Document section:
● ● ●

Well, here I am again.. I have posted here before, but have never followed up.

I know thise disease well, and recovery, because I am in recovery. I am a drug addict, clean of illegal drugs since 4/6/05. But when it comes to my husband, and his alcoholism, I feel lost, and very fearful. Not that I didn't feel that way about myself, I did, but these are different feelings. I'm also angry, and tired of this. I am running out of patience. I really don't know if I have an left. I am tired of the denial.

I guess I am really looking for a place to let off some steam tonight..
I am pretty angry, and disgusted.. It was my oldest sons birthday today,
and he came over for his birthday supper. My husband did make it through that, which I was grateful for. It was nice, and my son left.

Our normal weekend consists of my husband going to the BAR on Friday night, because NOTHING is as IMPORTANT as that stupid BAR!! But then,
our normal Saturday is him sleeping late, and I ususally do too, but then he usually does nothing all day, and sometimes sleeps, but normally he either then goes back to sleep very early, or if we are doing something, which I always try to plan for, because he works long hours all week long, and we don't do anything, or see much of eachother all week long, then he normally just sleeps really long, and lays around all day, and evening, making everyone wait on him. That is also very normal. He has been spending alot of time going out on Friday and Saturday night, both nights. It used to always be, one or the other. But this has been going on now for a while.
I make plans, and by the time it's time for us to go, or whatever, I am either angry at him, or know that he doesn't want to go with me wherever I had planned, so he ends up in the Bar again on Saturday night. It has really gotten out of control.

He is just SO lazy. He never does anything around this house at all. He lays and sleeps, like tonight. I am really angry tonight. I told him that we were going to do something, and that he better not go to sleep. I know that if he were going to the Bar again tonight, he would be WIDE awake, ( even if he was dead tired!!)... It is making me sick to even look at him. That's not a good way to feel about your husband.

He is also becoming more, and more angrier, and much more mean during the week, than he has ever been. He is becoming more difficult to live with during the week. I am often afraid of him, and I know the kids are too. He is very
explosive. He has also become more, and more controlling, not wanting me to do anything, or go anywhere with my friends. This is not the way our marriage has been over the years, until the last maybe year or so. I knwo that I put my family through alot, when I was using, but I'm in recovery, my friends are from recovery groups, and I attend christian recovery as well.

● ● ●

Extracted data:
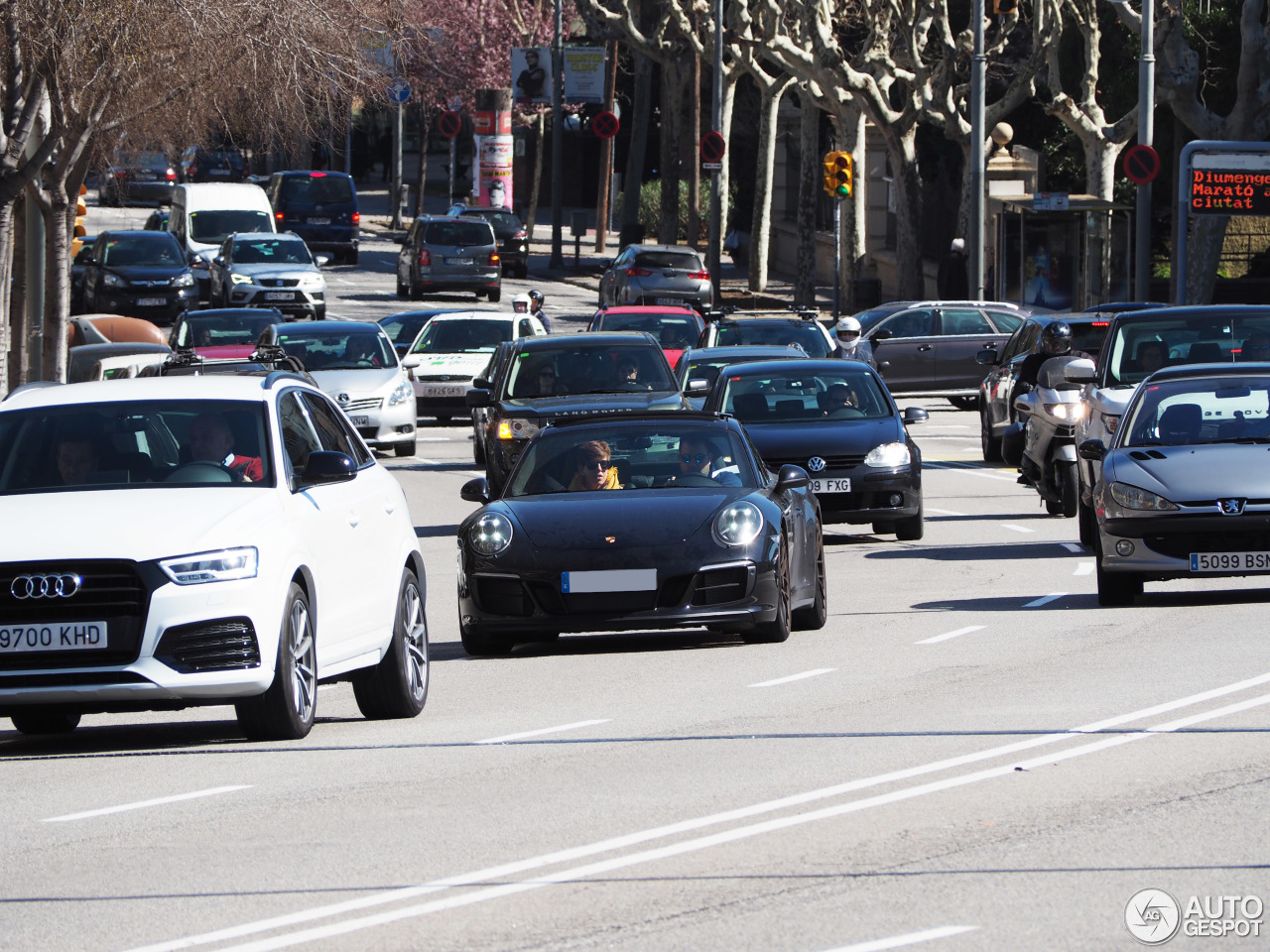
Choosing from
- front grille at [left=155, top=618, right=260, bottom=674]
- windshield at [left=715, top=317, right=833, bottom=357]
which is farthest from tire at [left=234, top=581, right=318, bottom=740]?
windshield at [left=715, top=317, right=833, bottom=357]

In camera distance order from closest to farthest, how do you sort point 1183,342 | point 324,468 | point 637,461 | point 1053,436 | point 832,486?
point 324,468 → point 637,461 → point 1183,342 → point 832,486 → point 1053,436

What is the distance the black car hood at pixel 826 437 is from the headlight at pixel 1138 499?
4.67m

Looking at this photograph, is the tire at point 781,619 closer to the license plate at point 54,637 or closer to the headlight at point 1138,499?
the headlight at point 1138,499

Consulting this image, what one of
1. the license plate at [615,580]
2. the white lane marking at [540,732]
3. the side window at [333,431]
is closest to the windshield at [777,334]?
the license plate at [615,580]

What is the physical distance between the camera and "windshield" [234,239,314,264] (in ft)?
156

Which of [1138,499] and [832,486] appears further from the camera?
[832,486]

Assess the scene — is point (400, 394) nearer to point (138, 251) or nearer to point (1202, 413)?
point (1202, 413)

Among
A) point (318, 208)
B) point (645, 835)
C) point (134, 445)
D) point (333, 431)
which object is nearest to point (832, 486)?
point (333, 431)

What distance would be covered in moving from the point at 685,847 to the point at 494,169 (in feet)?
218

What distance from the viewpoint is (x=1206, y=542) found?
1370 cm

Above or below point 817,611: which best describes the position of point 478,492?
above

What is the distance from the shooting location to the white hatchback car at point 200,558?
8.72 m

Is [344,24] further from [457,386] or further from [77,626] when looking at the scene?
[77,626]

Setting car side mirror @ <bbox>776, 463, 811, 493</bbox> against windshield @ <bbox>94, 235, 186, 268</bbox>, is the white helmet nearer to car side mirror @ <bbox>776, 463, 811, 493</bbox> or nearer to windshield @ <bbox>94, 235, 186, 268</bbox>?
car side mirror @ <bbox>776, 463, 811, 493</bbox>
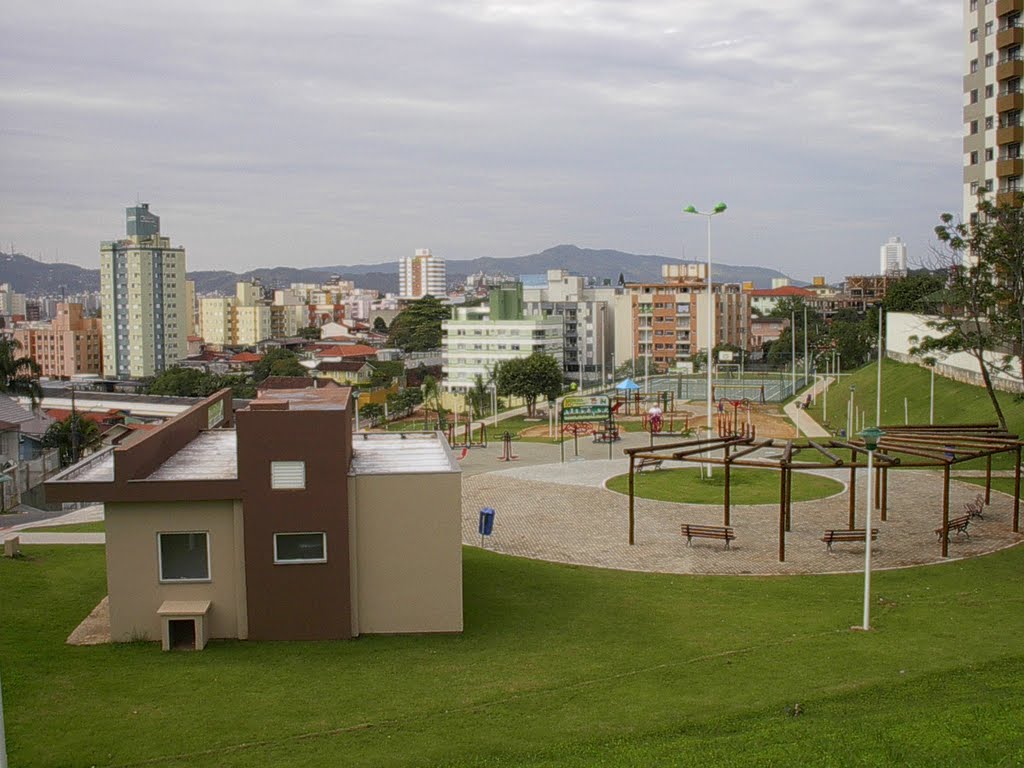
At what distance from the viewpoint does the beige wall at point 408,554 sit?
1903 centimetres

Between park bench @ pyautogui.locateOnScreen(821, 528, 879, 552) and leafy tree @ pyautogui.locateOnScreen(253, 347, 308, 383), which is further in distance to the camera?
leafy tree @ pyautogui.locateOnScreen(253, 347, 308, 383)

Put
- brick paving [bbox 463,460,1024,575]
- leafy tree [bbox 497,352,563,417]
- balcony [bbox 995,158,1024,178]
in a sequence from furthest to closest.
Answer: leafy tree [bbox 497,352,563,417] < balcony [bbox 995,158,1024,178] < brick paving [bbox 463,460,1024,575]

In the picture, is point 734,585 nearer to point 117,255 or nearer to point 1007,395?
point 1007,395

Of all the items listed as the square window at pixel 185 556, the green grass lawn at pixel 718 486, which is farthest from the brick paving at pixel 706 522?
the square window at pixel 185 556

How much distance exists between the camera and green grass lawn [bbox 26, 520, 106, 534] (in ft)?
91.4

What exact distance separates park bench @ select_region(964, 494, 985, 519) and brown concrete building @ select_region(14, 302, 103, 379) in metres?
142

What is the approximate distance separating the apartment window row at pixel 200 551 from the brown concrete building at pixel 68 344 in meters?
143

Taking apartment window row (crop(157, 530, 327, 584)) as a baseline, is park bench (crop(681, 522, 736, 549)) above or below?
below

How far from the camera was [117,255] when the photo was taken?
539 feet

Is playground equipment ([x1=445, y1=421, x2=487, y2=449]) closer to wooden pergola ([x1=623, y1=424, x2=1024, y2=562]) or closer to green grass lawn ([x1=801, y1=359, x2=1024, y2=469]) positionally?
green grass lawn ([x1=801, y1=359, x2=1024, y2=469])

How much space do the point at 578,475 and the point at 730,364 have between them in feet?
250

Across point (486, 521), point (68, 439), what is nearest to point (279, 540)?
point (486, 521)

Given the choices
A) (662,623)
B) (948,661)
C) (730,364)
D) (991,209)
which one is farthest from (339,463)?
(730,364)

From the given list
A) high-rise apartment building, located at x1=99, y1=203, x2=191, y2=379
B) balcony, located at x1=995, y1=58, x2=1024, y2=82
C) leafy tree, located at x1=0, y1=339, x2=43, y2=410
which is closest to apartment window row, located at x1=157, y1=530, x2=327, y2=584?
leafy tree, located at x1=0, y1=339, x2=43, y2=410
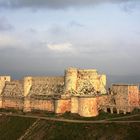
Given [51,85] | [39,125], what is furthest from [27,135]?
[51,85]

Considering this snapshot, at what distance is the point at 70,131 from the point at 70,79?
15.6m

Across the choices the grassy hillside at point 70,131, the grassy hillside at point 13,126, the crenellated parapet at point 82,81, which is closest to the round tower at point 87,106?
the crenellated parapet at point 82,81

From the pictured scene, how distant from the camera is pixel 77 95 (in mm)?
91625

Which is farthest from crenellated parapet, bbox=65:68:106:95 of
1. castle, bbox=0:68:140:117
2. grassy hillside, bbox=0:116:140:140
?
grassy hillside, bbox=0:116:140:140

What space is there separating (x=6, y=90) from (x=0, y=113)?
1009 cm

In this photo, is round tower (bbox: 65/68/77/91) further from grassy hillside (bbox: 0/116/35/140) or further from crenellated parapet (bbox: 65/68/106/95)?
grassy hillside (bbox: 0/116/35/140)

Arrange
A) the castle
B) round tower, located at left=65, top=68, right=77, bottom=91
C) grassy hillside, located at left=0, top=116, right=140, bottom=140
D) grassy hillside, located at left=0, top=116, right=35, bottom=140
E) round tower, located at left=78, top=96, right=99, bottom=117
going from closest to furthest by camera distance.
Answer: grassy hillside, located at left=0, top=116, right=140, bottom=140 < grassy hillside, located at left=0, top=116, right=35, bottom=140 < round tower, located at left=78, top=96, right=99, bottom=117 < the castle < round tower, located at left=65, top=68, right=77, bottom=91

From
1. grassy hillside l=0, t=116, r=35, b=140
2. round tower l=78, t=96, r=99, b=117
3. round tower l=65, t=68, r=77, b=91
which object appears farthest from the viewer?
round tower l=65, t=68, r=77, b=91

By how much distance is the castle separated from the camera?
299 feet

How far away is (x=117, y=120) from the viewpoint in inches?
3300

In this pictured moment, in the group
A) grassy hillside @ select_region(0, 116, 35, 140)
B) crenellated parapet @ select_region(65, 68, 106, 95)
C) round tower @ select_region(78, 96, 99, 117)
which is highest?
crenellated parapet @ select_region(65, 68, 106, 95)

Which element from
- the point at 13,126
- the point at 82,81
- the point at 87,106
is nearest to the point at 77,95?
the point at 87,106

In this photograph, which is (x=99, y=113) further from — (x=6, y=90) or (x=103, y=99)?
(x=6, y=90)

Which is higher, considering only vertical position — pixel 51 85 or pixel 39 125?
pixel 51 85
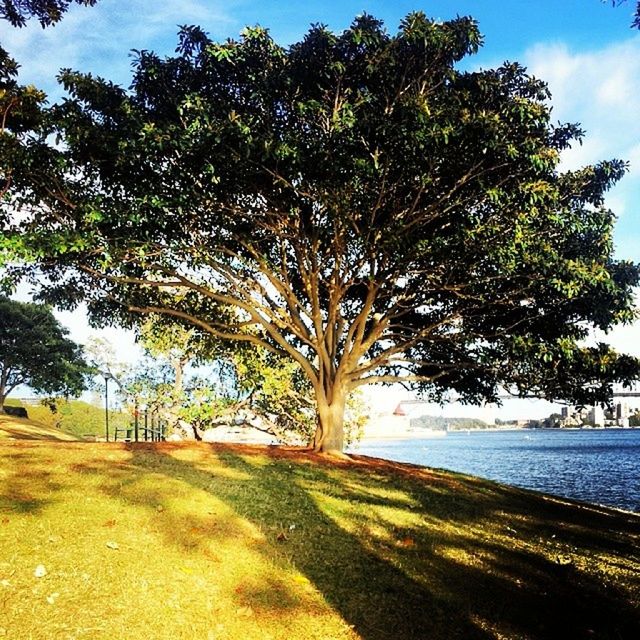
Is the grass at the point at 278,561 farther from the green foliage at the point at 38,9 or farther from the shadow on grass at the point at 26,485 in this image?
the green foliage at the point at 38,9

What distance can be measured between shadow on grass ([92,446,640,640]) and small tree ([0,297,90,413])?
31340 millimetres

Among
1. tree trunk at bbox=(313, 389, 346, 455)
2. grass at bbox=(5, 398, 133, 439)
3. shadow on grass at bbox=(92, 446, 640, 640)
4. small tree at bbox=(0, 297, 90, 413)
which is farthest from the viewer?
grass at bbox=(5, 398, 133, 439)

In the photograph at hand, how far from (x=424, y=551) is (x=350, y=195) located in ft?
27.9

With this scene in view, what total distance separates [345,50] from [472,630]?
12.2 meters

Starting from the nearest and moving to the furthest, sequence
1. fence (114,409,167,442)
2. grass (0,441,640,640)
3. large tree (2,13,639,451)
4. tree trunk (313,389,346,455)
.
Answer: grass (0,441,640,640), large tree (2,13,639,451), tree trunk (313,389,346,455), fence (114,409,167,442)

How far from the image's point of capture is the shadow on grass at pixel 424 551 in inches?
225

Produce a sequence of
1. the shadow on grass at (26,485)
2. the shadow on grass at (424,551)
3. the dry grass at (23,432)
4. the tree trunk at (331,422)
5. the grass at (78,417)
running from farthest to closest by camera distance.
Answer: the grass at (78,417)
the dry grass at (23,432)
the tree trunk at (331,422)
the shadow on grass at (26,485)
the shadow on grass at (424,551)

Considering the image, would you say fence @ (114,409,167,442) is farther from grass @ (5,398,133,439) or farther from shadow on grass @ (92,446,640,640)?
grass @ (5,398,133,439)

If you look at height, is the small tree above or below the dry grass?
above

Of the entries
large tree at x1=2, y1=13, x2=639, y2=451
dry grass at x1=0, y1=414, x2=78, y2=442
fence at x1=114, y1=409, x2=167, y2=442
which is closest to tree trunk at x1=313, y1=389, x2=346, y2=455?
large tree at x1=2, y1=13, x2=639, y2=451

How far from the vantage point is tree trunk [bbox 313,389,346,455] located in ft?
55.6

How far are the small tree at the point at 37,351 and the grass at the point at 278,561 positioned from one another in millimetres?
31830

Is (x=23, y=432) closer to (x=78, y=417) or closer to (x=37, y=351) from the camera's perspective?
(x=37, y=351)

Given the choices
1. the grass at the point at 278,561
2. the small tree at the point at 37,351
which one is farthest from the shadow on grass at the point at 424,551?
the small tree at the point at 37,351
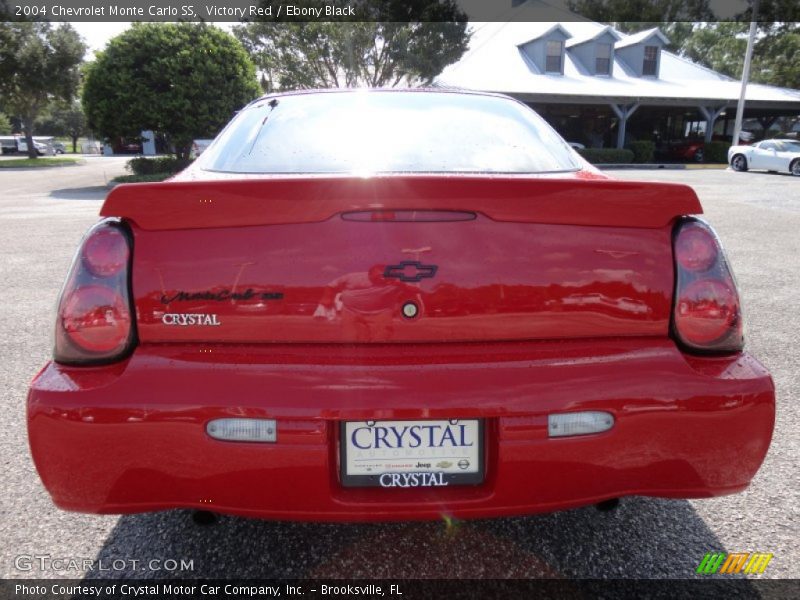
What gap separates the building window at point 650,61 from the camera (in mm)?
29312

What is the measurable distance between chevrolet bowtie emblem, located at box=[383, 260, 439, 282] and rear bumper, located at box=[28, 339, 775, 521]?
19cm

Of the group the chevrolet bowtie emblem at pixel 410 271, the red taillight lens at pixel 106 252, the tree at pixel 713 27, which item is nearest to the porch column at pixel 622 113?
the tree at pixel 713 27

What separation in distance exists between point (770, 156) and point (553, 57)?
445 inches

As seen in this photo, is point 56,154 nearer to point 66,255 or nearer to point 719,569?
point 66,255

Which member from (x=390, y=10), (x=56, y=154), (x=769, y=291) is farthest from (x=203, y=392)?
(x=56, y=154)

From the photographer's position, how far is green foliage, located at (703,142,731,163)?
27.0 meters

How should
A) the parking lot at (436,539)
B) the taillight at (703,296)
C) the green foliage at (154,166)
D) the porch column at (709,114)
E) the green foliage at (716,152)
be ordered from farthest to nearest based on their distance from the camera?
the porch column at (709,114), the green foliage at (716,152), the green foliage at (154,166), the parking lot at (436,539), the taillight at (703,296)

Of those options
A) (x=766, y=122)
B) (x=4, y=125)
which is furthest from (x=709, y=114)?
(x=4, y=125)

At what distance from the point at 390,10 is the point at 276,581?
2431cm

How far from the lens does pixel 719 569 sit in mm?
1806

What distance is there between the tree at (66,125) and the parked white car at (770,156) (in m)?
61.8

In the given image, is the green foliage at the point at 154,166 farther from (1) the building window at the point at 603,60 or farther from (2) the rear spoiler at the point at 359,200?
(1) the building window at the point at 603,60

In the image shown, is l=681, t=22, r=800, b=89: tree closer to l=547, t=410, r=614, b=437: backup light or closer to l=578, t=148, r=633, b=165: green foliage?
l=578, t=148, r=633, b=165: green foliage

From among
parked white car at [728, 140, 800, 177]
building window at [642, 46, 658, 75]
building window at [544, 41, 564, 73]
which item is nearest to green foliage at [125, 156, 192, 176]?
building window at [544, 41, 564, 73]
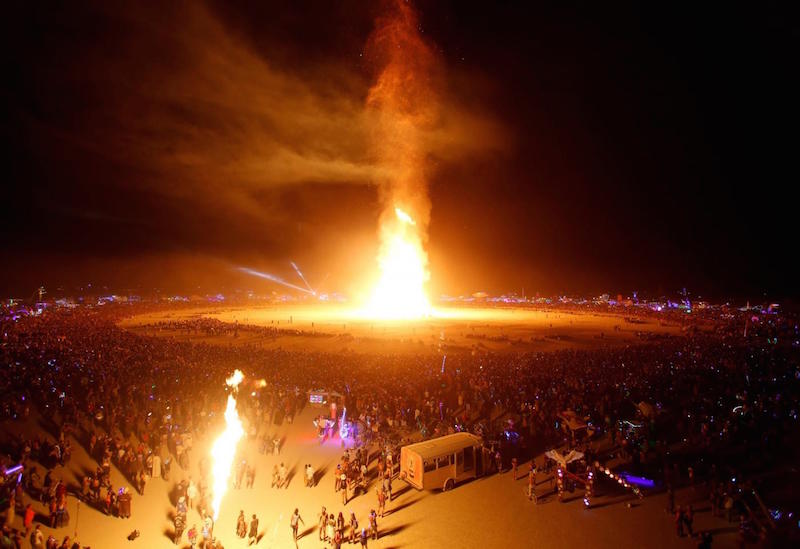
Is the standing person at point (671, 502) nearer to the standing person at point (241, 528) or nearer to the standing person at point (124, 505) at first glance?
the standing person at point (241, 528)

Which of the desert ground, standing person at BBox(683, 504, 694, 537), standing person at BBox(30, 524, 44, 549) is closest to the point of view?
standing person at BBox(30, 524, 44, 549)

● ● ●

Tasks for this exercise:
**A.** Copy the part of the post starting with "I know thise" and going on through "my son left.".
**B.** Sum up the post in two sentences.

Answers by item number:
**A.**
I know thise disease well, and recovery, because I am in recovery. I am a drug addict, clean of illegal drugs since 4/6/05. But when it comes to my husband, and his alcoholism, I feel lost, and very fearful. Not that I didn't feel that way about myself, I did, but these are different feelings. I'm also angry, and tired of this. I am running out of patience. I really don't know if I have an left. I am tired of the denial.

I guess I am really looking for a place to let off some steam tonight..
I am pretty angry, and disgusted.. It was my oldest sons birthday today,
and he came over for his birthday supper. My husband did make it through that, which I was grateful for. It was nice, and my son left.

**B.** The writer, a drug addict in recovery and clean of illegal drugs since 4/6/05, feels lost, fearful, angry and tired of the denial surrounding a husband's alcoholism. The husband now goes to the bar on both Friday and Saturday nights, otherwise sleeps and lies around, and has grown meaner, more explosive and more controlling, so that the writer and the kids are often afraid of him.